Madza Farias-Virgens
Madza Farias-Virgens

Reputation: 1061

Using matching entries only, print file A line if column values is between two other columns values in file B

I have a tab delim file1

A 1
A 20
B 17
B 33
C 10
C 20
E 7

and another tab delim file2

A 1  5
A 6  20
B 1  10
B 30 60
C 10 20
E 1  6

I need to print the lines in file1 for which col1 file1 = col1 file2 and value in col2 file1 falls within the ranges in cols 2 and 3 of file2.
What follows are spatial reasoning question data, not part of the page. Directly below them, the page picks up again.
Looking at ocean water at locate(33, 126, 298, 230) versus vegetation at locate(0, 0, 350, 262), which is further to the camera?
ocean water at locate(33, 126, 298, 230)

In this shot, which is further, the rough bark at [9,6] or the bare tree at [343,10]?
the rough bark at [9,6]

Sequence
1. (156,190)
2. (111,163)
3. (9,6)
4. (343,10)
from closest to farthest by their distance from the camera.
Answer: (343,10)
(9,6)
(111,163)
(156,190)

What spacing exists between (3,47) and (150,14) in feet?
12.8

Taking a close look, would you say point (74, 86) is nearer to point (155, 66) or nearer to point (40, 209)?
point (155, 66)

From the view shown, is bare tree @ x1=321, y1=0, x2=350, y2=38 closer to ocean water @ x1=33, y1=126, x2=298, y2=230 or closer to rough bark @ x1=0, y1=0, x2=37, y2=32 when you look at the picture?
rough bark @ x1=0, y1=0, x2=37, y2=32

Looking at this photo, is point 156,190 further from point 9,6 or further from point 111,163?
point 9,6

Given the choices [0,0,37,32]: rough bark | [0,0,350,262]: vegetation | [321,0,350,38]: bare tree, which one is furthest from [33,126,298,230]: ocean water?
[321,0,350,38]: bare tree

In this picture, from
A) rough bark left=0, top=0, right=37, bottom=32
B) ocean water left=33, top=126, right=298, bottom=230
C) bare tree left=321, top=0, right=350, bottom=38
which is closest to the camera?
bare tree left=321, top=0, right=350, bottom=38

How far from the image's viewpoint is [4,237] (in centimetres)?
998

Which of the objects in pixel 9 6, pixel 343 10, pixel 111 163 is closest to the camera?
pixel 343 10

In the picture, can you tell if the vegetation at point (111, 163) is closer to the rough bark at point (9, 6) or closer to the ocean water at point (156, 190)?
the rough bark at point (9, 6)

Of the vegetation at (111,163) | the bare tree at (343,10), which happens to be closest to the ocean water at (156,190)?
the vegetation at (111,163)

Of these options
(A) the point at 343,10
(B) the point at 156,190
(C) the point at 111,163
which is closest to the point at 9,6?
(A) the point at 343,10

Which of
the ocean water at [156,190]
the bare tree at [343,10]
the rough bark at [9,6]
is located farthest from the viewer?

The output would look like

A 1
A 20
B 33
C 10
C 20

I'm trying

awk 'FNR==NR{a[$1]=$2;next}; ($1) in a{if($2=(a[$1] >= $2 && a[$1] <=$3) {print}}1'  file1  file2 

But it's not working.

Upvotes: 0

Views: 326

Answers (2)

jhnc
jhnc

Reputation: 16752

To store multiple ranges, you really want to use arrays of arrays or lists. awk doesn't support them directly but they can be emulated. In this case arrays of arrays seem likely to be more efficient.

awk '
    # store each range from file2
    FNR==NR {
        n = ++q[$1]
        min[$1 FS n] = $2
        max[$1 FS n] = $3
        next
    }

    # process file1
    n = q[$1] { # if no q entry, line cannot be in range
        for (i=1; i<=n; i++)
            if ( min[$1 FS i]<=$2 && $2<=max[$1 FS i]) {
                print
                next
            }
    }
' file2 file1

Each min/max range needs to be stored separately. By maintaining a counter (q[$1]) of occurrences of each different value of col1 ($1), we ensure creation of a distinct new array element [$1 FS n].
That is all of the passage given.